## Text block:
------------------------------------------------
Search code examples
rdataframecsvnumber-formatting

R won't read in numeric values of CSV in data frame


I am a beginner in R, so please bear with me! I have a csv read into R, it shows the relative abundance of different species at 9 sites. I am trying to get a summation of the rows, however R will not read the numerical values as such, which is going to lead to more issues as I try to run an NMDS ordination analysis. Here are some details about my data:

class(MSBees.spp)

[1] "data.frame"

First few rows of what str() prints:

str(MSBees.spp)  

'data.frame':   9 obs. of  29 variables:  
 $ X     : chr  "Site 1" "Site 2" "Site 3" "Site 4" ...  
 $ COLALG: num  0.02013 0.00997 0 0 0 ...  
 $ COLCAL: num  0 0 0 0 0 0 0 0 0  
 $ COLCON: num  0 0 0 0 0 0 0.00339 0 0  
 $ COLFUL: num  0 0 0 0 0 0.00361 0 0 0  
 $ COLOBS: num  0.00671 0.00664 0.00755 0.00292 0 ... 

What my code looks like so far:

MSBees.spp <- read.csv("data_transposed.csv", header = TRUE)   
MSBees.env <- read.csv("data_transposed.env.csv", header = TRUE, row.names = 1)   
MSBees_PA.spp <- read.csv("data_transposed.csv", header = TRUE, row.names = 1)  
MSBees_abund.spp <- read.csv("data_transposed.csv", header = TRUE, row.names = 1)   
sum.of.rows <- apply(MSBees.spp, 1, sum)
------------------------------------------------
## Supplied entries:
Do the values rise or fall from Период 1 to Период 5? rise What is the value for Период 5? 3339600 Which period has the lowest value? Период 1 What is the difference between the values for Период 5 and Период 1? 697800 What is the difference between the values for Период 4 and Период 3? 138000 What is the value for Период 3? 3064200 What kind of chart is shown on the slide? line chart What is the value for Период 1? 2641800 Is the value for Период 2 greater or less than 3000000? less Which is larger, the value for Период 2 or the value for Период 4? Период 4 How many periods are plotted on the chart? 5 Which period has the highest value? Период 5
------------------------------------------------
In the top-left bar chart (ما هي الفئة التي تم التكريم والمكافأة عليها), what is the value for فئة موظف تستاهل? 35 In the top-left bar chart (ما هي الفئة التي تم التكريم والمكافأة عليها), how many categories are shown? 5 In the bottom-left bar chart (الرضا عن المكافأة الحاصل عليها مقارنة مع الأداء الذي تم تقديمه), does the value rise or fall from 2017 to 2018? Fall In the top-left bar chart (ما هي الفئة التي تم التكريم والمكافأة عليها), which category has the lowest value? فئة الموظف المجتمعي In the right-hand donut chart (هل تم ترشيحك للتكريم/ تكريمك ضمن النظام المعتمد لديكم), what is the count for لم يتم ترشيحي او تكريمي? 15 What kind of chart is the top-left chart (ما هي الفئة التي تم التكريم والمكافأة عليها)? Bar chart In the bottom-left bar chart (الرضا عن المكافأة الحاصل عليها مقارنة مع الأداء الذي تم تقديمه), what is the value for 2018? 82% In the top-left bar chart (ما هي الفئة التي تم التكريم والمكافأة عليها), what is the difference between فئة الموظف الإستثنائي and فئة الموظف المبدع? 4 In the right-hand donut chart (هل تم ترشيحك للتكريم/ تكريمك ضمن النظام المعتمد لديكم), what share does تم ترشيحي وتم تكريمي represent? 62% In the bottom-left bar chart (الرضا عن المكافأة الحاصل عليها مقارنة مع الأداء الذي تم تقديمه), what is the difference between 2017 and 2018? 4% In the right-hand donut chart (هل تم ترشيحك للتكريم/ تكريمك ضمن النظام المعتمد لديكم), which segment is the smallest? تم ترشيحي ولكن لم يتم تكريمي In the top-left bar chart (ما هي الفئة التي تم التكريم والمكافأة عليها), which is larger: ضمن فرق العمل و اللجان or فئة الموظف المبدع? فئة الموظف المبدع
------------------------------------------------
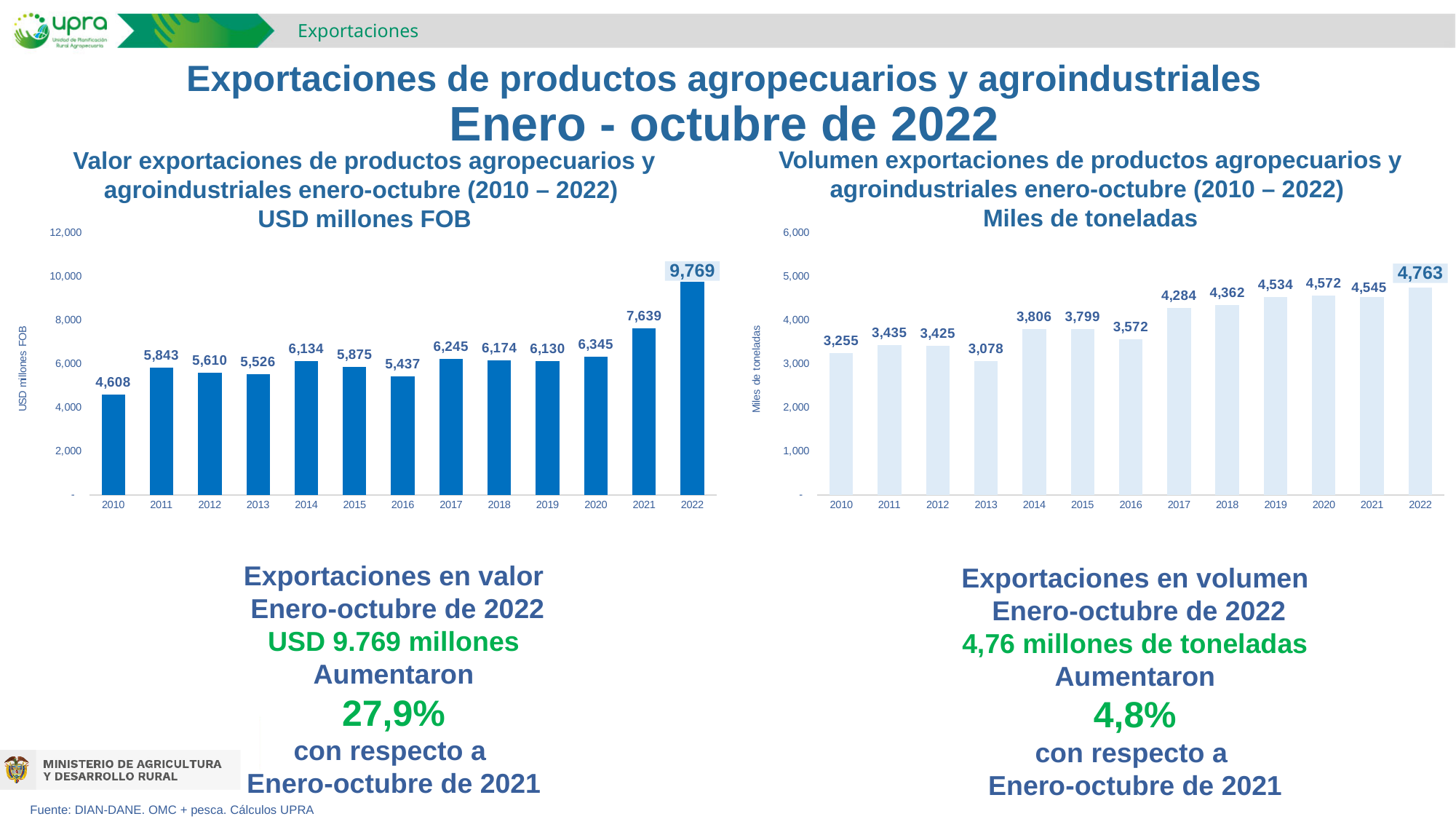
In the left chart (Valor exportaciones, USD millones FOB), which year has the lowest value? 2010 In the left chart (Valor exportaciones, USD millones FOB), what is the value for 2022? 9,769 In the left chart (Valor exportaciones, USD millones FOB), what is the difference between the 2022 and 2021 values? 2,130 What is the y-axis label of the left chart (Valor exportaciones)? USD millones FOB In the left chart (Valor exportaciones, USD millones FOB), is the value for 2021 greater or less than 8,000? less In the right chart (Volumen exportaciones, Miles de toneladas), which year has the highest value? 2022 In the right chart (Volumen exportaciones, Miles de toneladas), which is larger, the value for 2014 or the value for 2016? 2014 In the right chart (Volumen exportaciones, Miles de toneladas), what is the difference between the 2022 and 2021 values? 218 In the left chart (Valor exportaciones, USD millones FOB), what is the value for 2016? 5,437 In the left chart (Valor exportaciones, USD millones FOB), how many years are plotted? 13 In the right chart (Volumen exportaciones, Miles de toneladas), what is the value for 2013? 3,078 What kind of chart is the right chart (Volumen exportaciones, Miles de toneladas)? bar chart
------------------------------------------------
## Required tasks:
1 – Decide whether each statement below agrees with the R forum question. Answer yes or no for (a), (b) and (c), and quote the words of the text that decide each one. (a) The data give the relative abundance of species at nine sites. (b) The poster intends to run a principal component analysis. (c) The environmental file is read with its first column as row names.
2 – Return the passage of the R forum question that begins at the words "What my code" and stops after the words "apply(MSBees.spp, 1, sum)".

## Answers to the tasks:
1 –
(a) Yes: "it shows the relative abundance of different species at 9 sites".
(b) No: "as I try to run an NMDS ordination analysis".
(c) Yes: "read.csv("data_transposed.env.csv", header = TRUE, row.names = 1)".

2 –
What my code looks like so far:

MSBees.spp <- read.csv("data_transposed.csv", header = TRUE)   
MSBees.env <- read.csv("data_transposed.env.csv", header = TRUE, row.names = 1)   
MSBees_PA.spp <- read.csv("data_transposed.csv", header = TRUE, row.names = 1)  
MSBees_abund.spp <- read.csv("data_transposed.csv", header = TRUE, row.names = 1)   
sum.of.rows <- apply(MSBees.spp, 1, sum)